There can be no assurance that a system failure or data security breach will not have a material adverse effect on our operations,
financial condition, results of operations or cash flows.
In addition, new laws and regulations
governing data privacy at the federal, state, international, national, provincial and local levels, including recent Colorado
legislation, the European Union General Data Protection Regulation (“GDPR”) and the California Consumer
Privacy Act (“CCPA”), and the unauthorized disclosure of confidential information, pose increasingly
complex compliance challenges and potentially elevate costs, and any failure to comply with these laws and regulations could result
in significant penalties and legal liability. For example, the GDPR applies to activities regarding personal data that may be
conducted by us, directly or indirectly through vendors and subcontractors, from an establishment in the European Union. Failure
to comply could result in significant penalties of up to a maximum of 4.0% of our global turnover that may materially adversely
affect our business, reputation, results of operations, and cash flows. Similarly, the CCPA, which came into effect on January
1, 2020, gives California residents specific rights in relation to their personal information, requires that companies take certain
actions, including notifications for security incidents and may apply to activities regarding personal information that is collected
by us, directly or indirectly, from California residents. As interpretation and enforcement of the CCPA evolves, it creates a
range of new compliance obligations, which could cause us to change our business practices, with the costs and complexity of compliance,
and possibility for significant financial penalties for noncompliance that may materially adversely affect our business, reputation,
results of operations, and cash flows.

> [TO BE DONE]
[1] Decide whether each statement agrees with the data privacy passage, answering yes or no and quoting the words of the passage that settle it. (a) The CCPA took effect on January 1, 2020. (b) GDPR penalties can reach up to 4.0% of global turnover. (c) The GDPR covers only activities the company conducts directly, not those carried out through vendors.
[2] Format as a numbered list the lines of the listing, starting at the line that contains "Where is cell" and ending at the line that contains "141L72 169L113 171L136". Leave out blank lines and the picture.
The passage on data privacy and the listing that follows are separate material.

> [STORED RECORDS]

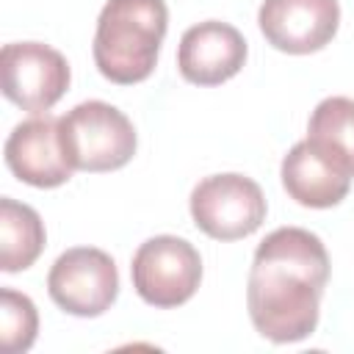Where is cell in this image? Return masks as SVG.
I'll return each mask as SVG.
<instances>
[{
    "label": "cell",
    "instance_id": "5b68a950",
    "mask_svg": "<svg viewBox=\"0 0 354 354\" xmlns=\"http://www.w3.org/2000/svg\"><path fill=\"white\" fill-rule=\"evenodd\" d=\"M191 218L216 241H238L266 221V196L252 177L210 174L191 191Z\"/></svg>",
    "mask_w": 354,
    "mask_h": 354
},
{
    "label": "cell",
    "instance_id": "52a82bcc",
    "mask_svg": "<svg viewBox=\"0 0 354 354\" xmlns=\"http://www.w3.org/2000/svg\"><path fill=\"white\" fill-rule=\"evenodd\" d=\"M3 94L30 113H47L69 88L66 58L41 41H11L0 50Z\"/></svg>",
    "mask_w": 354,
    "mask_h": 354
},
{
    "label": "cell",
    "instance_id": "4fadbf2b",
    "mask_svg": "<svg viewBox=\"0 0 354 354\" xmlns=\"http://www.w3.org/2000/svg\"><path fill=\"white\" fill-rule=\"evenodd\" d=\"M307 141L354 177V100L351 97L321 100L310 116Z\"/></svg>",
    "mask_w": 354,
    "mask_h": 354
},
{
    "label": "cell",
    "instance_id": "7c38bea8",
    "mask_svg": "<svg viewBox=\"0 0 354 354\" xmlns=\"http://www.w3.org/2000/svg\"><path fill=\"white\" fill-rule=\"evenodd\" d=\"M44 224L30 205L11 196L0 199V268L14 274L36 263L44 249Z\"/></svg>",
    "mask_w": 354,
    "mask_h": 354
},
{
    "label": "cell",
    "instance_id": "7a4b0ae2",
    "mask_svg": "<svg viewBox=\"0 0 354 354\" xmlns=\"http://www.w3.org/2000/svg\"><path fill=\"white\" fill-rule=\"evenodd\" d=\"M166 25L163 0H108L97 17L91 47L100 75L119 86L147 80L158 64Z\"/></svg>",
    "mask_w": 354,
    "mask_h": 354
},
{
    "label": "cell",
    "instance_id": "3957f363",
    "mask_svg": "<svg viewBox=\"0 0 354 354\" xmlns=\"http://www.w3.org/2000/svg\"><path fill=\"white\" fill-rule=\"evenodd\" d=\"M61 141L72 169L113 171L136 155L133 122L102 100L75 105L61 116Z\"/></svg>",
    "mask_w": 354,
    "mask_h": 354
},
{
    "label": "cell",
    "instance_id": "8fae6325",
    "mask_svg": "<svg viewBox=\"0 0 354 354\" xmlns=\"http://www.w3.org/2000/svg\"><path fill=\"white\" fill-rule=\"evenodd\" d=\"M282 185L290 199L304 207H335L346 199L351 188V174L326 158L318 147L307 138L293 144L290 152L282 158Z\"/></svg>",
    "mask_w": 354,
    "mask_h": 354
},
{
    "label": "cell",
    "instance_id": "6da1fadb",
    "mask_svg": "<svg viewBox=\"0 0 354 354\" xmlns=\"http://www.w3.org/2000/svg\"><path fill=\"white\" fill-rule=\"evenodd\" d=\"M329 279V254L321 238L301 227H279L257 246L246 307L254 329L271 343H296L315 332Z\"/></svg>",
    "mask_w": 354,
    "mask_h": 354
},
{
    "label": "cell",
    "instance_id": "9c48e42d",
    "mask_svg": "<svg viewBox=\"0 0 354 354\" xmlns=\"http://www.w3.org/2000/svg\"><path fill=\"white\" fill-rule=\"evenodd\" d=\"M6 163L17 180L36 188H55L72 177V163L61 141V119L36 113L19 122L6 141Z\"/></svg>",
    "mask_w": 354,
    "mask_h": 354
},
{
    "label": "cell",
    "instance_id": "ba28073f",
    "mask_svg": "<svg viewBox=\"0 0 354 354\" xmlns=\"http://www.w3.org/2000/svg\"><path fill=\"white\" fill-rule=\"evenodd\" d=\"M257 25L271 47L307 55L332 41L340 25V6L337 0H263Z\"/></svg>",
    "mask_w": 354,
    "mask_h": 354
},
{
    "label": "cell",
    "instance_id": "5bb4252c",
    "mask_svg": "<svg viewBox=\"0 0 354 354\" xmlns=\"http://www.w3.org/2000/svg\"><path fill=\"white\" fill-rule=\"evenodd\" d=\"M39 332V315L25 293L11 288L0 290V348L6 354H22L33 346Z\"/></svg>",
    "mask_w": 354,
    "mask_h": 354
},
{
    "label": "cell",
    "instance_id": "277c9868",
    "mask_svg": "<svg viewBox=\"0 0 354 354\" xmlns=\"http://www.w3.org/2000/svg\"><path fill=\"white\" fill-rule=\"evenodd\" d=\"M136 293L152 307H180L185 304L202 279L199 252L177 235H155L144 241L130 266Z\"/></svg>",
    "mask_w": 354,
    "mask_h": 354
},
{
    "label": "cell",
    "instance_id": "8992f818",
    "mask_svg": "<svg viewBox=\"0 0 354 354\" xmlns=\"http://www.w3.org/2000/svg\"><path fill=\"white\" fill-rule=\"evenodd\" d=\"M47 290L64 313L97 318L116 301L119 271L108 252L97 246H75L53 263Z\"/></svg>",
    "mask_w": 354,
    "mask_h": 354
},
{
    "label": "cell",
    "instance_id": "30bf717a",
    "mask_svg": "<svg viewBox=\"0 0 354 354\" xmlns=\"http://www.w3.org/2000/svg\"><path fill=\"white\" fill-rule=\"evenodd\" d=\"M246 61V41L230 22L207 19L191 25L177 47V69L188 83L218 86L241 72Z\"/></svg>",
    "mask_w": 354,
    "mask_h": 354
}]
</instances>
--
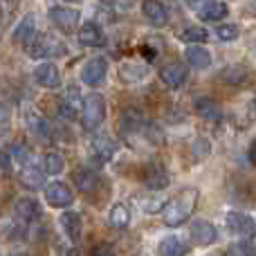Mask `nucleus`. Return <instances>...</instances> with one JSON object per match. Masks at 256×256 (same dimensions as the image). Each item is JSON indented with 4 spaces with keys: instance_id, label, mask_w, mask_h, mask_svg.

> [RESPONSES IN ORDER]
[1]
(a) Yes: "the CCPA, which came into effect on January 1, 2020"
(b) Yes: "significant penalties of up to a maximum of 4.0% of our global turnover"
(c) No: "conducted by us, directly or indirectly through vendors and subcontractors"

[2]
1. Where is cell in this image? Return masks as SVG.
2. I'll return each mask as SVG.
3. <instances>
4. [{
5.     "label": "cell",
6.     "instance_id": "5b68a950",
7.     "mask_svg": "<svg viewBox=\"0 0 354 354\" xmlns=\"http://www.w3.org/2000/svg\"><path fill=\"white\" fill-rule=\"evenodd\" d=\"M191 218L216 241H238L266 221V196L252 177L210 174L191 191Z\"/></svg>",
8.     "mask_w": 354,
9.     "mask_h": 354
10. },
11. {
12.     "label": "cell",
13.     "instance_id": "52a82bcc",
14.     "mask_svg": "<svg viewBox=\"0 0 354 354\" xmlns=\"http://www.w3.org/2000/svg\"><path fill=\"white\" fill-rule=\"evenodd\" d=\"M3 94L30 113H47L69 88L66 58L41 41H11L0 50Z\"/></svg>",
15.     "mask_w": 354,
16.     "mask_h": 354
17. },
18. {
19.     "label": "cell",
20.     "instance_id": "4fadbf2b",
21.     "mask_svg": "<svg viewBox=\"0 0 354 354\" xmlns=\"http://www.w3.org/2000/svg\"><path fill=\"white\" fill-rule=\"evenodd\" d=\"M307 141L354 177V100L351 97L321 100L310 116Z\"/></svg>",
22.     "mask_w": 354,
23.     "mask_h": 354
24. },
25. {
26.     "label": "cell",
27.     "instance_id": "7c38bea8",
28.     "mask_svg": "<svg viewBox=\"0 0 354 354\" xmlns=\"http://www.w3.org/2000/svg\"><path fill=\"white\" fill-rule=\"evenodd\" d=\"M44 224L30 205L11 196L0 199V268L14 274L36 263L44 249Z\"/></svg>",
29.     "mask_w": 354,
30.     "mask_h": 354
31. },
32. {
33.     "label": "cell",
34.     "instance_id": "7a4b0ae2",
35.     "mask_svg": "<svg viewBox=\"0 0 354 354\" xmlns=\"http://www.w3.org/2000/svg\"><path fill=\"white\" fill-rule=\"evenodd\" d=\"M166 25L163 0H108L97 17L91 47L100 75L119 86L147 80L158 64Z\"/></svg>",
36.     "mask_w": 354,
37.     "mask_h": 354
38. },
39. {
40.     "label": "cell",
41.     "instance_id": "3957f363",
42.     "mask_svg": "<svg viewBox=\"0 0 354 354\" xmlns=\"http://www.w3.org/2000/svg\"><path fill=\"white\" fill-rule=\"evenodd\" d=\"M61 141L72 169L113 171L136 155L133 122L102 100L75 105L61 116Z\"/></svg>",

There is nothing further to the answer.